#### PROBLEM STATEMENT
An exact restatement is required. Cover only the lines of the records from the first through the line with "The Last Word: The", and skip pictures.

#### DATA IN THIS EXERCISE
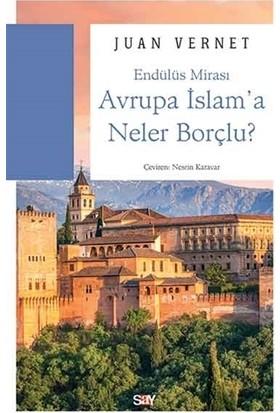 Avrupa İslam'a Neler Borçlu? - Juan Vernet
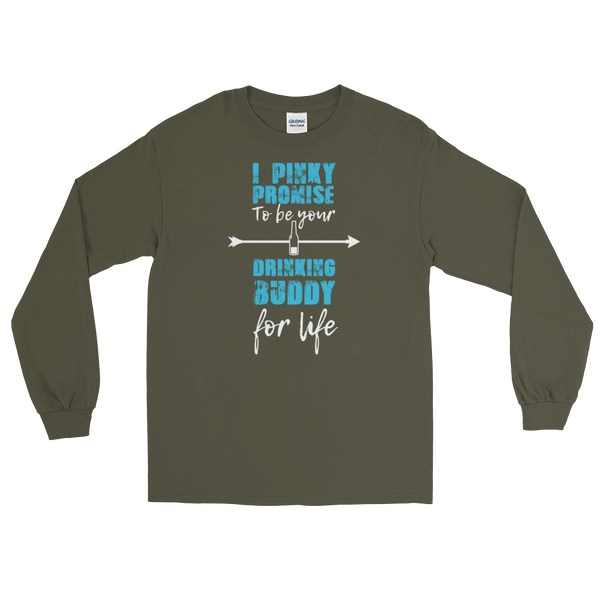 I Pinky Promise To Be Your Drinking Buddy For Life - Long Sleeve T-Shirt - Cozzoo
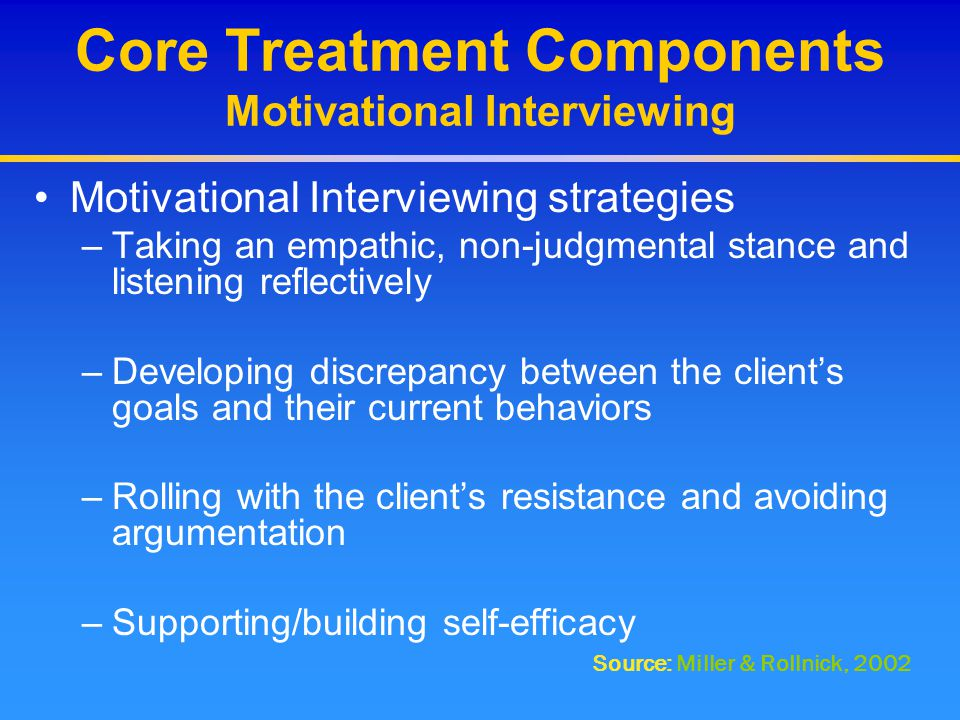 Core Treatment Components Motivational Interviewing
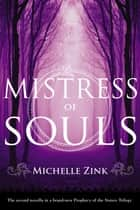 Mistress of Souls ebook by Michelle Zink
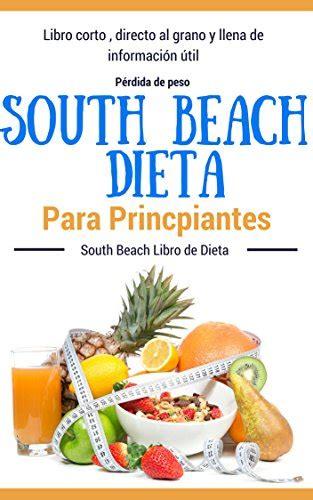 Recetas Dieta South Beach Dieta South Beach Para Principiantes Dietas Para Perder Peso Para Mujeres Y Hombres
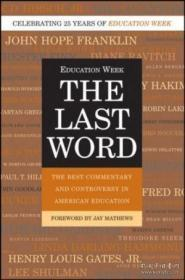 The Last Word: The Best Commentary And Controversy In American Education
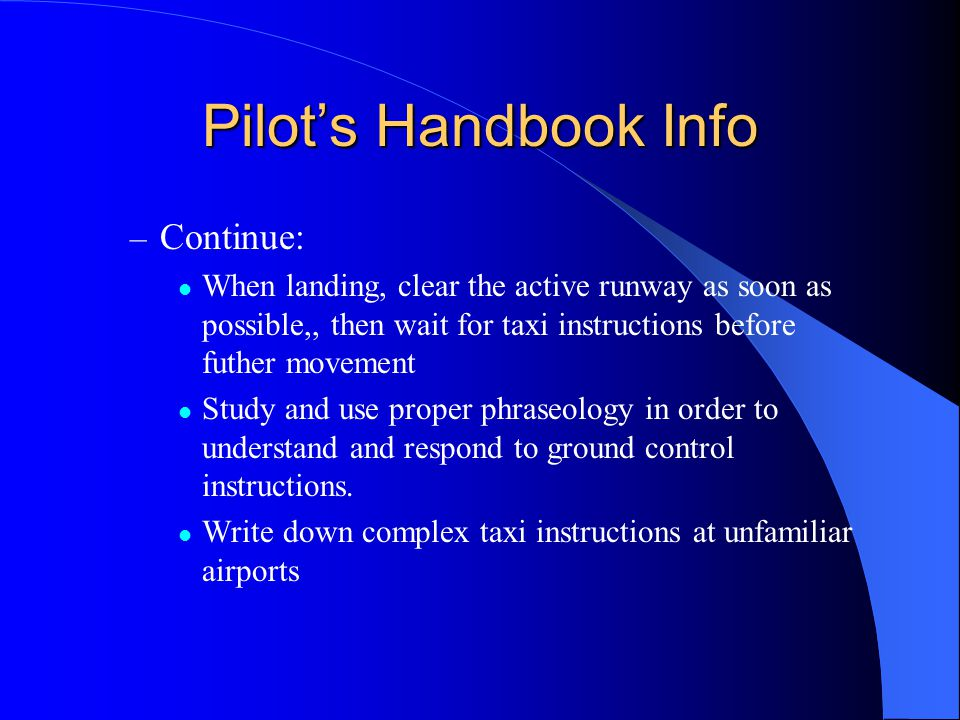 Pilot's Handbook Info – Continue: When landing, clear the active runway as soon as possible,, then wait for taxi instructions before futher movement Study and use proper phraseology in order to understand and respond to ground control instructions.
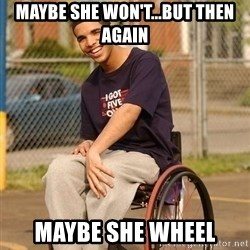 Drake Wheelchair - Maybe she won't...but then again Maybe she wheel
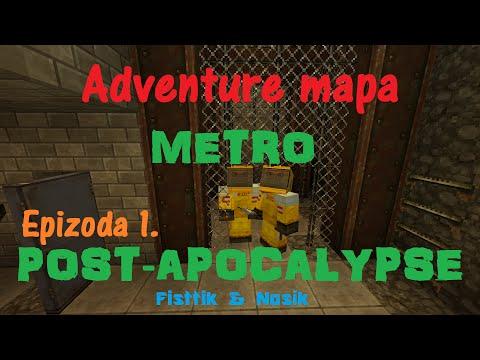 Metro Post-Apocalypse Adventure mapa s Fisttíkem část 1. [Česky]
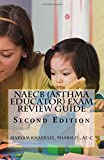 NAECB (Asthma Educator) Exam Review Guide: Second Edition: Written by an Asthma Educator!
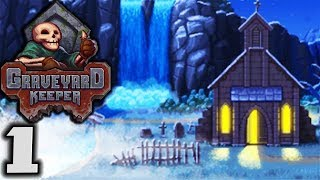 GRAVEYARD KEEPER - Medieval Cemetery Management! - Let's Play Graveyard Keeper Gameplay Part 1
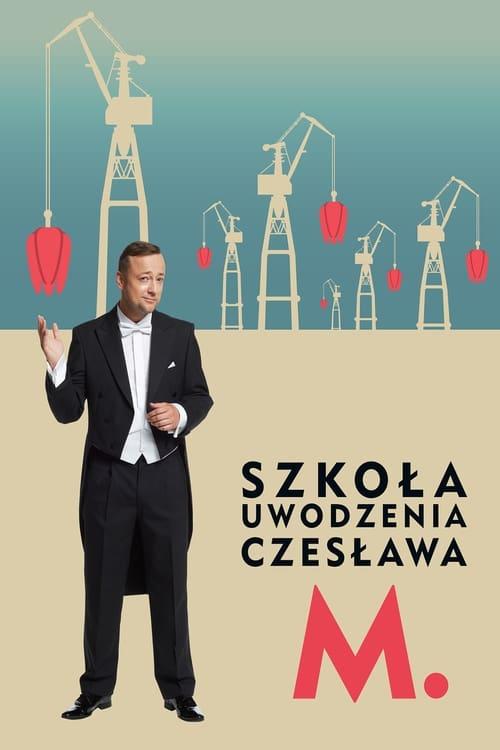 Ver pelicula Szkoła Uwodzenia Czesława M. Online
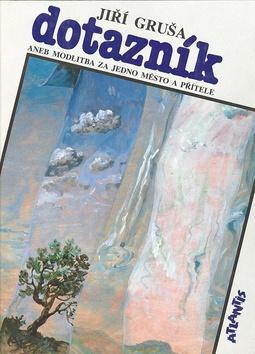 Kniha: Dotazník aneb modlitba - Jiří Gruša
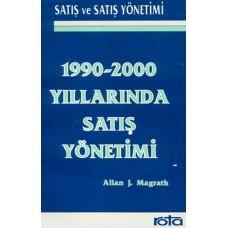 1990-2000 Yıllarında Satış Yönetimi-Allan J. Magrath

#### TASK ANSWER
 Avrupa İslam'a Neler Borçlu? - Juan Vernet
 I Pinky Promise To Be Your Drinking Buddy For Life - Long Sleeve T-Shirt - Cozzoo
 Core Treatment Components Motivational Interviewing
 Mistress of Souls ebook by Michelle Zink
 Recetas Dieta South Beach Dieta South Beach Para Principiantes Dietas Para Perder Peso Para Mujeres Y Hombres
 The Last Word: The Best Commentary And Controversy In American Education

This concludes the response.